The Man-Kzin Wars – 25th Anniversary Edition – Created by Larry Niven
Baen Books – 2013
ISBN-13: 978-1451639001 (Trade paperback)
This is a reissue of the very first volume in the Man-Kzin Wars series created by Larry Niven and James Baen back in 1988. James Baen and Larry Niven conjured up the shared-world concept with the idea that numerous authors would try their hand with the very charismatic and extremely lethal feline warriors, the Kzinti. Niven himself has said that he didn’t want particularly to write military science fiction, but such was the demand to see more of these creatures, that he gave his go-ahead for the series. Some of the authors who have contributed to this series have been Poul Anderson, Dean Ing, Greg Bear, S.M. Stirling, Jerry Pournelle, and Donald Kingsbury.

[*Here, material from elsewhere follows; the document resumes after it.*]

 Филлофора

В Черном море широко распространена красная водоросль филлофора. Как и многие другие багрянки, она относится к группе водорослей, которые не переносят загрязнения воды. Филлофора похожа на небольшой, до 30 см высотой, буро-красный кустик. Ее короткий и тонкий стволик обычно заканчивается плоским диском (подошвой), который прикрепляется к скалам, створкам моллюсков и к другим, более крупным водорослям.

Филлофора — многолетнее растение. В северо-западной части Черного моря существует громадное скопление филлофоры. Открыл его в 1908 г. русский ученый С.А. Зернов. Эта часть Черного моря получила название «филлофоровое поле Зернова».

This volume starts off with “Warriors” by Niven himself, one of Niven’s earliest published short stories from 1966. It’s a typical first-contact story where the humans barely survive, but do so by their wits. “Iron” by Poul Anderson details the quest for a ship, very ancient, from an unknown race that the Kzin also stumble across. This story is a short novel that has all of Anderson’s careful interrelationships between ship personal, particularly the military. Anderson, like Niven, is a writer from the Astounding Science Fiction/Analog mold, influenced by John W. Campbell Jr.’s sensibilities. The stories Campbell tended to publish in Analog were conundrums: scientists (or the military) faced with a problem and the stories detailed how they used their brains to think their way to a feasible solution. In other words, outsmarting the enemy. “Cathouse” by Dean Ing is another solution-based story wherein a young man is stranded on a planet where the Kzin are hunting him down. When Locklear comes across several female kzinti in suspended animation he risks his life by awakening one or more of them to help him survive. These female kzin are not of the same breed as the contemporary kzin and they are rather feisty and won’t take any guff from their brethren who are trying their best to kill Locklear.
You can’t have any more fun in a book than this. Niven’s Known Space universe is so fertile that it’s bred this wonderful series. They’re all for fun, but these stories are in the best Campbellian tradition of get-it-done and use-your-head science fiction. If you haven’t read the Man-Kzin entries, this is the place to start because this is the place it started.